** Given passage **
══════

Journalists Felix Cyriaque Ebole Bola of the daily Mutations and Rodrigue Tongue of Le Messager, were charged following a 28 October military court hearing in Yaoundé with “non-denunciation” of facts potentially endangering state security. Baba Wamé, a former journalist and professor was accused of the same charges.
“This charge prompts great concern for freedom of information in Cameroon,” said Cléa Kahn-Sriber, head of the Africa desk of Reporters Without Borders. “Journalists should not become assets for state security agents. On the contrary, they must maintain their independence from government if they want to continue working as journalists. To demand that they become informants for government agencies is to destroy the essential quality of journalism. We ask the military court to drop these charges against the two journalists.”
Colleagues of the two journalists appeared in court to support them. They were ejected from the courtroom but gathered in front of the court to show their anger at the proceedings.
The two indicted journalists remain free under judiciary supervision. They must report to the court once a week, may not leave Yaoundé, and are barred from commenting about the case.

══════

Short web image captions
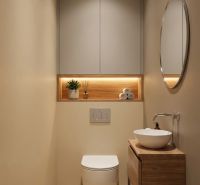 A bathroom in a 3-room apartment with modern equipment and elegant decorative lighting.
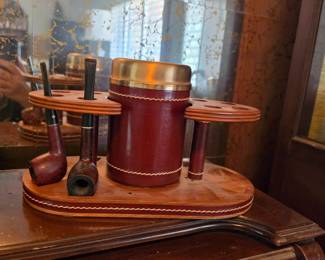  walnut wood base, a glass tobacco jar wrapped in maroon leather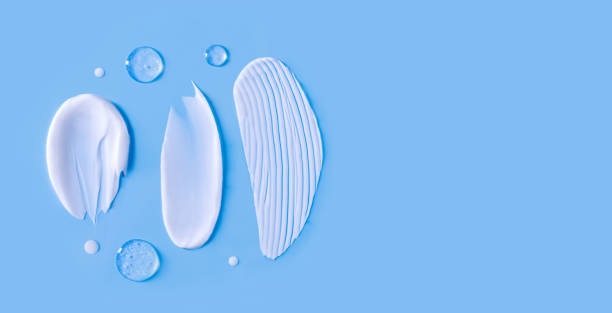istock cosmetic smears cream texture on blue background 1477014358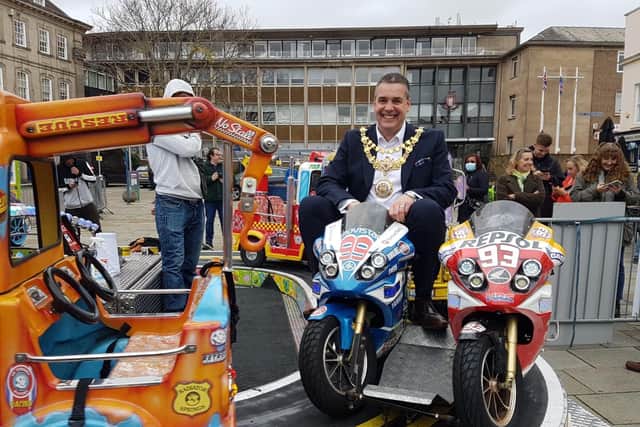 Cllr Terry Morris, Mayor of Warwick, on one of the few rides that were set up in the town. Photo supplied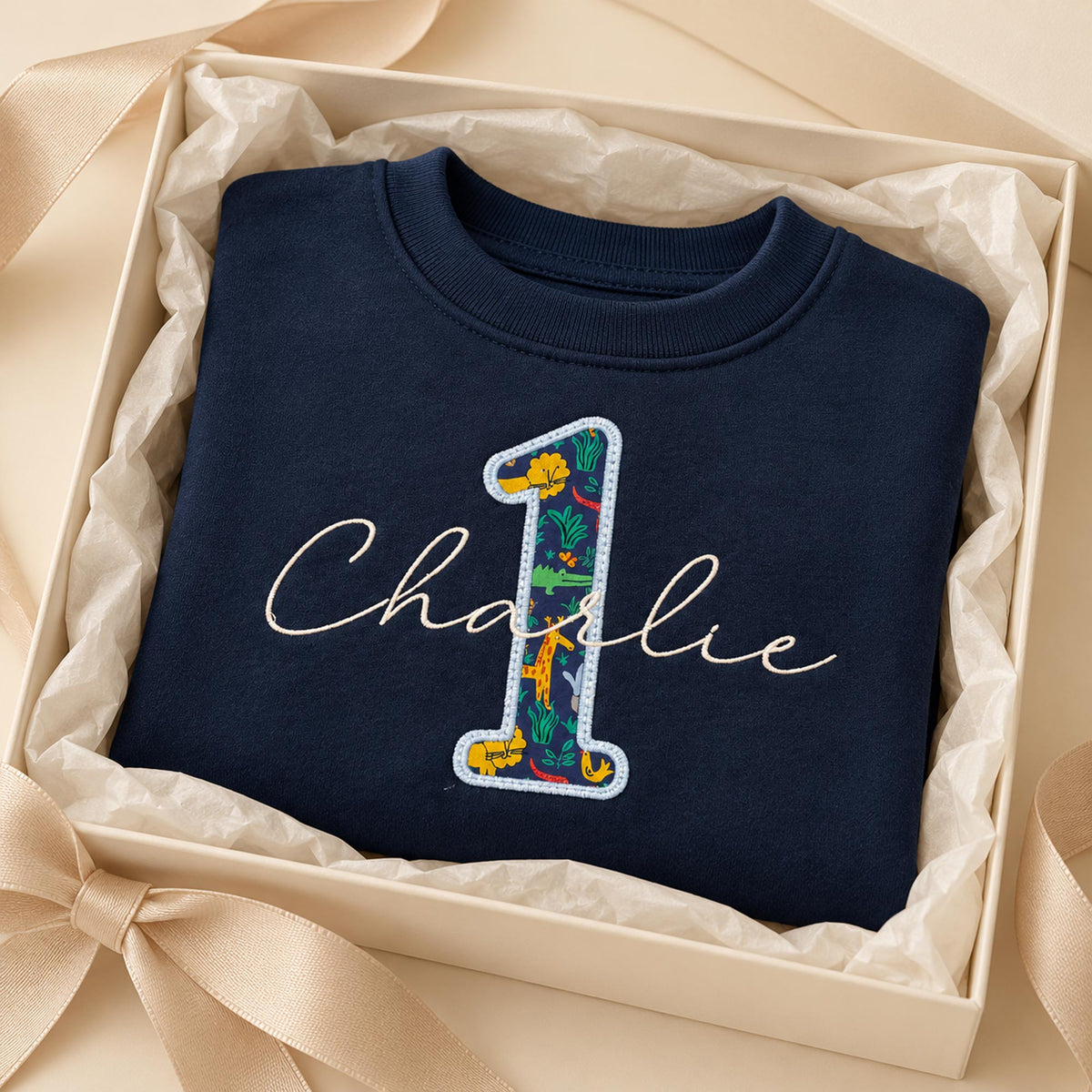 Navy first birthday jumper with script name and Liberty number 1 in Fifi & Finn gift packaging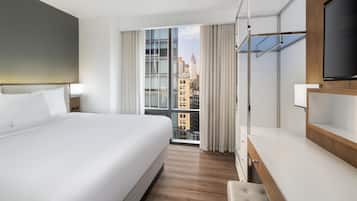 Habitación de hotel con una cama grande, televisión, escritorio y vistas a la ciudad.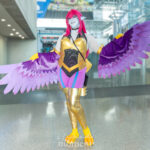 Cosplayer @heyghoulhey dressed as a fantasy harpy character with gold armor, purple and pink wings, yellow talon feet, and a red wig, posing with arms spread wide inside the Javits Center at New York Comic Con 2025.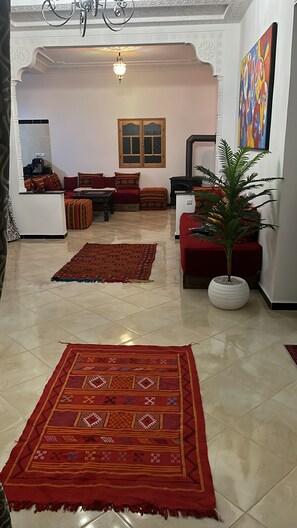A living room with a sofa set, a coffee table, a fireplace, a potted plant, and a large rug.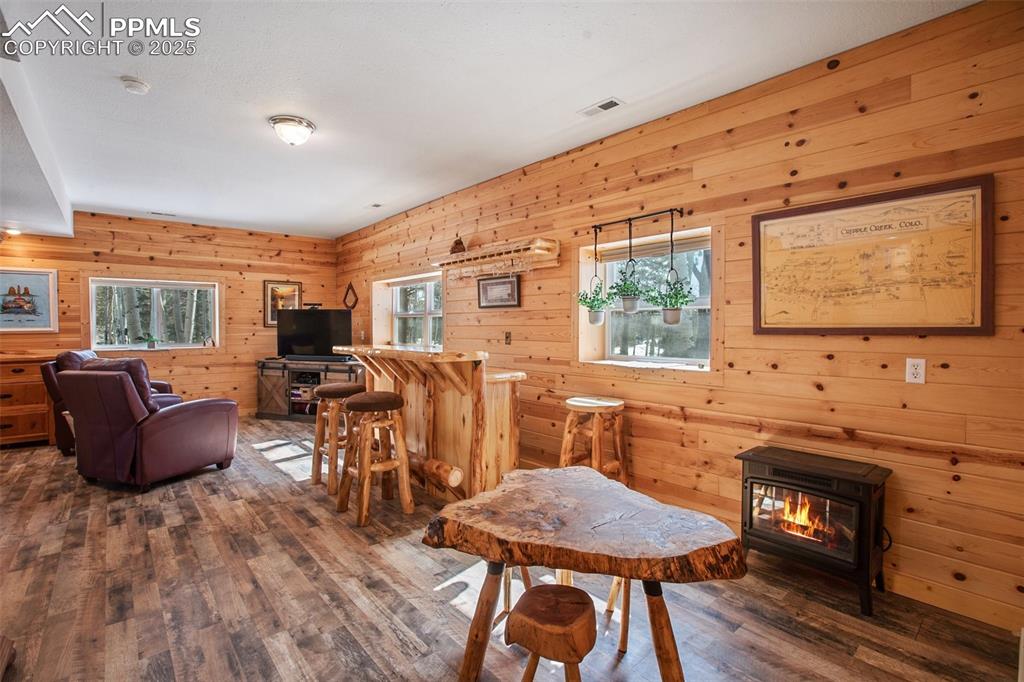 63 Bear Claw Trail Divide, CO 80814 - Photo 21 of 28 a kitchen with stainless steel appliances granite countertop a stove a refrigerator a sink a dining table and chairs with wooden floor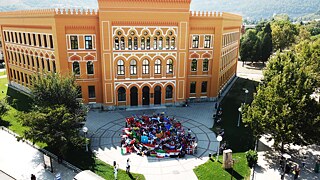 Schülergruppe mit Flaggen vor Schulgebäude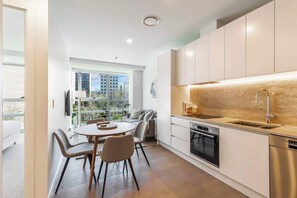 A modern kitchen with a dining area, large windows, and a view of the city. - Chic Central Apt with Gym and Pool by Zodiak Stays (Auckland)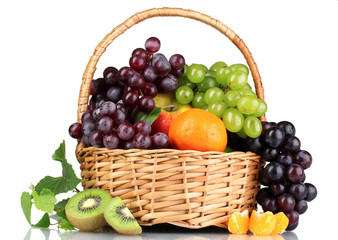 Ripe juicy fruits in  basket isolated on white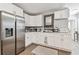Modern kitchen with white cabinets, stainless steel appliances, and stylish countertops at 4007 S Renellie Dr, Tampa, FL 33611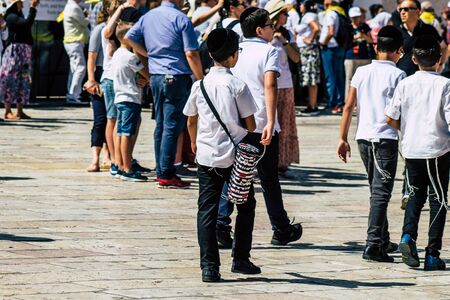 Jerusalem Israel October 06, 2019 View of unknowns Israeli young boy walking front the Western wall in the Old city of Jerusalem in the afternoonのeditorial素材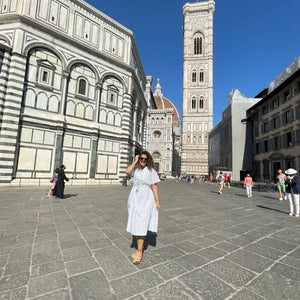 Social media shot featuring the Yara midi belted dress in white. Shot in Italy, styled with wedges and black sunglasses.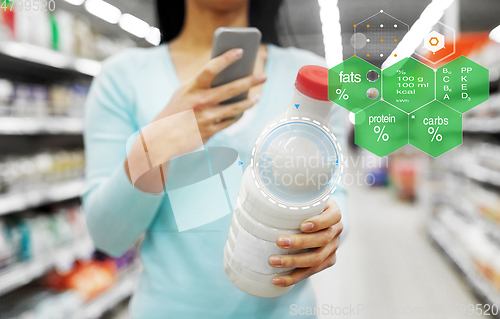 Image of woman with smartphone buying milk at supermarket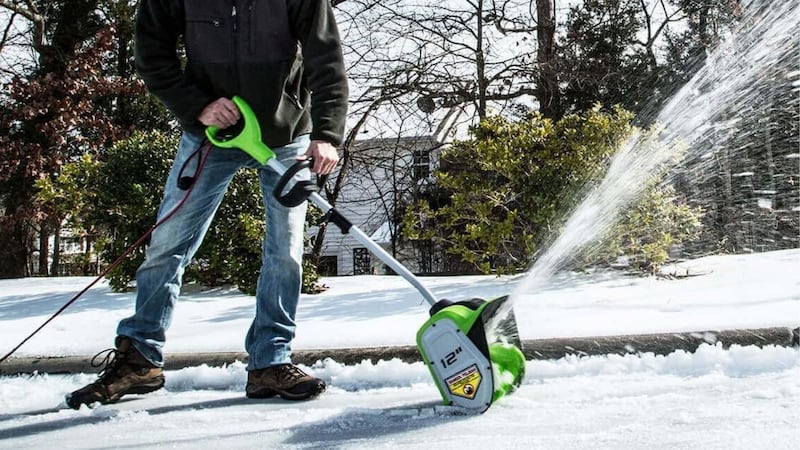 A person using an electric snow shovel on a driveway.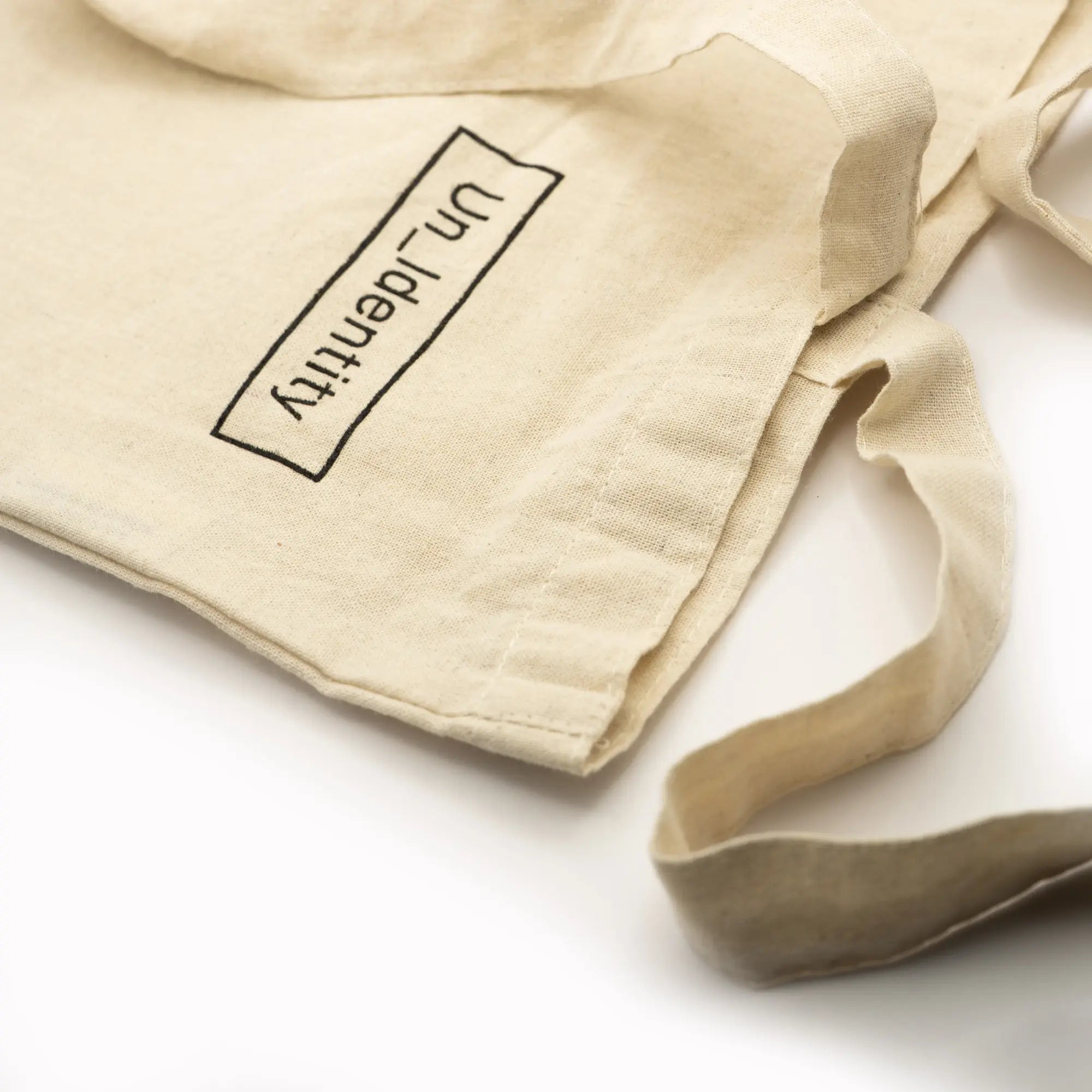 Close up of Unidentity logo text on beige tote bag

══════

** Task requirements **
(1) In the report on the Yaoundé military court case, how often must the two indicted journalists report to the court?
(2) Write the next paragraph of the report on the journalists charged in Yaoundé, starting after its final sentence.

** Answers to each task **
(1) Once a week.

(2)
The matter began when Ebole Bola and Tongue learned of an Central African rebel chief stationed on the border of Cameroon claiming to be in possession of national security information. The editorial staff of Mutations told Reporters Without Borders that Ebole Bola wrote to the national security delegate informing him of this news and requesting confirmation. In response, the police asked the journalist to share information and to provide any updates he might gather in the future.
Communications ceased at that point. Then, Mutations was ordered to court for not having responded to the police request. But the journalist had never received an official subpoena. Can he be charged with not sharing information, when he was never asked to do so?
Xavier Messe, editor of Mutations, told RWB that the case poses grave worries for the status of journalists and their ability to protect sources. He said: “Cameroon faces a grave security situation. Attacks take place every day on the border with the Central African Republic. People are kidnapped. There are also security problems in the north caused by Boko Haram. The government holds that in these circumstances, journalists must cooperate...We are committed to being responsible. We receive information every day, but we don’t publish it all because some items could disrupt public peace and order. We follow that policy because we are committed to journalistic responsibility, above all in wartime. But journalists cannot be asked to become intelligence agents. If I had wanted to be a police officer, I would have chosen that profession. To each his own. Our credibility and our journalistic conscience are at stake.”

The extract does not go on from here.